■ Selected passage:
★ ★ ★ ★ ★ ★ ★

Excellent piece Paul, one of the sanest, best thought out pieces on CV I have read to date in the midst of the hysteria and paranoia.

Scott Allan
Scott Allan
4 years ago

Thank you Sue Forbes. You have the perfect comment. Love it!

Joe Smith
Joe Smith
4 years ago

Would it be too cynical to suggest that it suits the police to have the population locked down as it makes their life easier?! They certainly seem to be getting carried away, overstepping the law and thinking they have the moral high ground about saving lives. But then next winter, like every other one, they’ll be socialising and not self-isolating when off-duty and the flu virus is circulating round the population and killing people in numbers we usually ignore.

Jamie Gerry
Jamie Gerry
4 years ago

Good time to read the Ray Bradbury short story, “The Pedestrian”, about a many who gets arrested for walking outside …

Scott Allan
Scott Allan
4 years ago

I just saw a the police on a news program saying they would start searching shopping baskets for “non-essential items”. This is the beginning of the police state the Labour party has dreamed of. Who is any police officer to determine what shopping items are essential for any citizen.

matthew hilton
matthew hilton
3 years ago

Is it possible to be a firefighter and wear a beard? How do you manage with your BA mask old son?

alwyn_kotze
alwyn_kotze
3 years ago

Well you elected them. Rode roughshod over centuries of common law, as you quite correctly pointed out. Managed to do this while achieving one of the highest death tolls in the world, in a rich country, on an island. That takes some doing.

★ ★ ★ ★ ★ ★ ★

■ Work to complete:
1. Copy the part of the lockdown comment thread that opens with the words containing "Thank you Sue" and closes with "we usually ignore.".
2. Pick up the comment thread about police and the lockdown after its last comment and continue it.

★ ★ ★ ★ ★ ★ ★

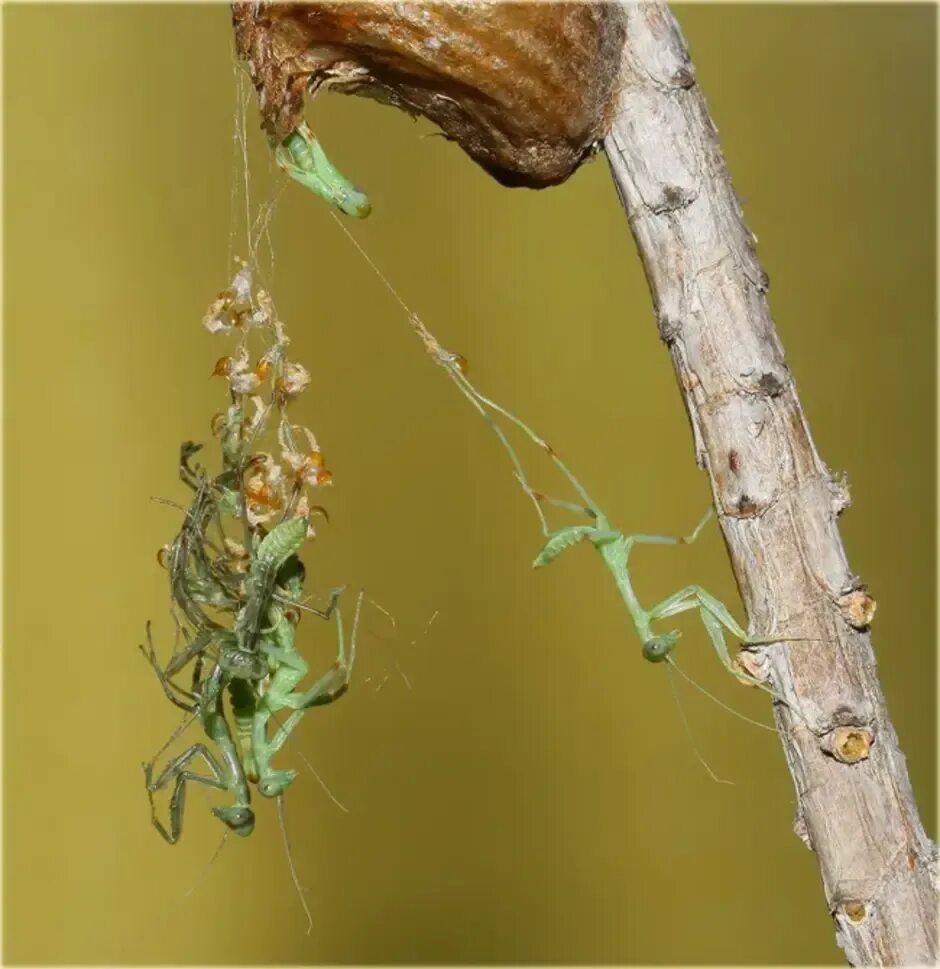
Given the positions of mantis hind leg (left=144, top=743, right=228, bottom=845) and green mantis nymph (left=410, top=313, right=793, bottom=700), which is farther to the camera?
mantis hind leg (left=144, top=743, right=228, bottom=845)

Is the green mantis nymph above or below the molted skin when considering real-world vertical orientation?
below

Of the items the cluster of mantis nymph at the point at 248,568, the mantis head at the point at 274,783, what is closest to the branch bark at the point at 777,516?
the cluster of mantis nymph at the point at 248,568

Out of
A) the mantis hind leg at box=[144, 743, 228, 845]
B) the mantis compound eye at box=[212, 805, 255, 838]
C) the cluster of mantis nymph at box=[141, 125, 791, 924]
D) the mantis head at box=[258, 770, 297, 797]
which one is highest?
the cluster of mantis nymph at box=[141, 125, 791, 924]

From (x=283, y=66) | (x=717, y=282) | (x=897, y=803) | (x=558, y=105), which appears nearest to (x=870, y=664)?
(x=897, y=803)

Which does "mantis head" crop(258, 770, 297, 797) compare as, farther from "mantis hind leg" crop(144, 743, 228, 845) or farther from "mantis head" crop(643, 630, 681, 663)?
"mantis head" crop(643, 630, 681, 663)

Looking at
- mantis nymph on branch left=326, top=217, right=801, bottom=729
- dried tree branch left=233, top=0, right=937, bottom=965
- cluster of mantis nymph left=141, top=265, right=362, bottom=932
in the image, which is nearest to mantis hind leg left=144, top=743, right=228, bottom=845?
cluster of mantis nymph left=141, top=265, right=362, bottom=932

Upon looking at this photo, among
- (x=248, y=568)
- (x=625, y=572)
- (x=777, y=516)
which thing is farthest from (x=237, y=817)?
(x=777, y=516)

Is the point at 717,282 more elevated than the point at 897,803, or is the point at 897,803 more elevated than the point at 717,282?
the point at 717,282

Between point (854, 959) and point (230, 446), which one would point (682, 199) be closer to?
point (230, 446)
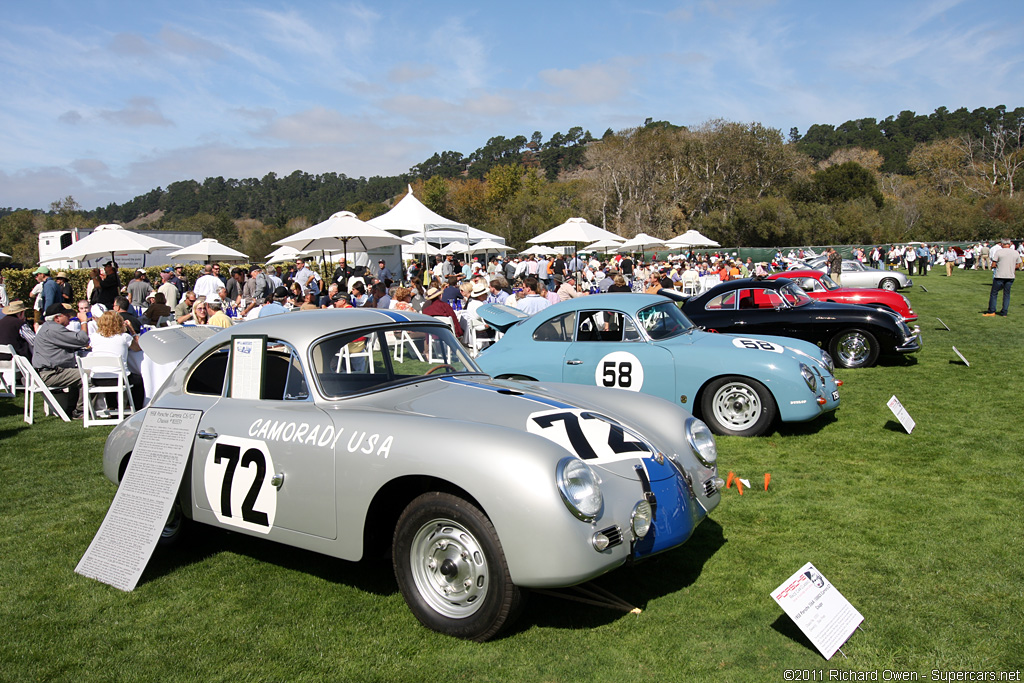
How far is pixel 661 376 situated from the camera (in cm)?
737

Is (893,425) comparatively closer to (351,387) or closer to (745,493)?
(745,493)

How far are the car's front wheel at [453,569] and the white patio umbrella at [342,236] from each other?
12.2 m

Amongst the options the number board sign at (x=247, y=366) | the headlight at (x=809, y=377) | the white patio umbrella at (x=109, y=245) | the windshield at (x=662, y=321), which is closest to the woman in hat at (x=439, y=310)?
the windshield at (x=662, y=321)

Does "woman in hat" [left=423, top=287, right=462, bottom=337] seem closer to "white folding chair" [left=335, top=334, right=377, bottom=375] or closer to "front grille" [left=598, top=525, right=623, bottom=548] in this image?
"white folding chair" [left=335, top=334, right=377, bottom=375]

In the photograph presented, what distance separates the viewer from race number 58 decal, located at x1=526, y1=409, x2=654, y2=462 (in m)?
3.68

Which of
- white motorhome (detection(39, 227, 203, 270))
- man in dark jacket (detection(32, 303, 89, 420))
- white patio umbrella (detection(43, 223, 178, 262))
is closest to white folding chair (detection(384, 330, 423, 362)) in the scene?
man in dark jacket (detection(32, 303, 89, 420))

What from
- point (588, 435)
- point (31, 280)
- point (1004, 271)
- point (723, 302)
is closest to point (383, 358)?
point (588, 435)

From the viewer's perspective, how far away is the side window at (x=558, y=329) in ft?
25.5

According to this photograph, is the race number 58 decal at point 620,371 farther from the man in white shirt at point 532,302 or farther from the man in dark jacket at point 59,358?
the man in dark jacket at point 59,358

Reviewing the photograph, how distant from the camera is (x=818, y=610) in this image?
3.32 meters

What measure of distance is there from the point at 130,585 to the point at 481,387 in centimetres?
239

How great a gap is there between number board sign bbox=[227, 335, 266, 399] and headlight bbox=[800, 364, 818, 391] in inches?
207

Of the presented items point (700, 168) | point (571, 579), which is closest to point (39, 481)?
point (571, 579)

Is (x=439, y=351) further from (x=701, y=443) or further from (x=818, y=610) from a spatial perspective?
(x=818, y=610)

★ ★ ★ ★ ★ ★ ★

■ Answers to the problems:
1.
Thank you Sue Forbes. You have the perfect comment. Love it!

Joe Smith
Joe Smith
4 years ago

Would it be too cynical to suggest that it suits the police to have the population locked down as it makes their life easier?! They certainly seem to be getting carried away, overstepping the law and thinking they have the moral high ground about saving lives. But then next winter, like every other one, they’ll be socialising and not self-isolating when off-duty and the flu virus is circulating round the population and killing people in numbers we usually ignore.

2.
Rhys W
Rhys W
4 years ago

I find this article so misguided as to be reckless. The public have already demonstrated that simply giving strong recommendations doesn’t work, and that a more forceful hand is required for everyone’s benefit. Clearly social stigma against ignoring advice is an useful tool in the public health toolkit, and is to be used as such. I believe in freedom of speech above all but that doesn’t equate to freedom to ‘stick it to the man’ and behave how you like in a global pandemic. It only takes a small minority of 65+ million to break the rules to have disastrous effects.

As a doctor working in secondary care, all the paperwork has been cut, and we’re back to basics putting in all efforts to deal with the most important issue at hand. Those with chronic disease will suffer as monitoring get cut back and best practice slackened. It’s the same with the police. They’ve dropped all but essential duties to get back on the beat and deal with COVID19 in the most effective way they can. They obviously can’t focus on ‘tackling anti-social behaviour’ because they are clearly going to prioritise avoiding preventable deaths. Having a nosey bobby giving you the eye while you walk the dog is not quite as far down the slippery slope of totalitarianism as the author suggests.

People aren’t ‘asking questions of the authorities’ because that’s what happens in a crisis. Do you want a weekly referendum on what to do next? Do you want it all to be a bit more Brexit with no-one able to make a decision for fear of it being the wrong one?

I suspect the author may have a paucity of things to write about whilst being cooped up inside, and could do with a bit of perspective from those seeing the real problems of coronavirus slowly and steadily hit home in hospitals around the country. I think many of those watching their loved ones die would find this reflex reaction against those trying to prevent further deaths pretty appalling.

spangledfritillary
spangledfritillary
4 years ago
Reply to  Rhys W

Well put.

We here in Britain are at war, like the entire rest of the world. There’ll be a time and a place for all manner of debate at some point but saving lives and giving the health professionals breathing space is the only genuine priority now: stay home as per guidelines or potentially kill a friend or relative (or Mrs Jones over at number 44 who is frail and high risk after a recent total splenectomy). Its about finally ridding ourselves of this accursed Western egotism and personal entitlement and thinking of the safety and welfare of others. (I draw your attention to the Govt drive to get all homeless off the streets, an amazing initiative).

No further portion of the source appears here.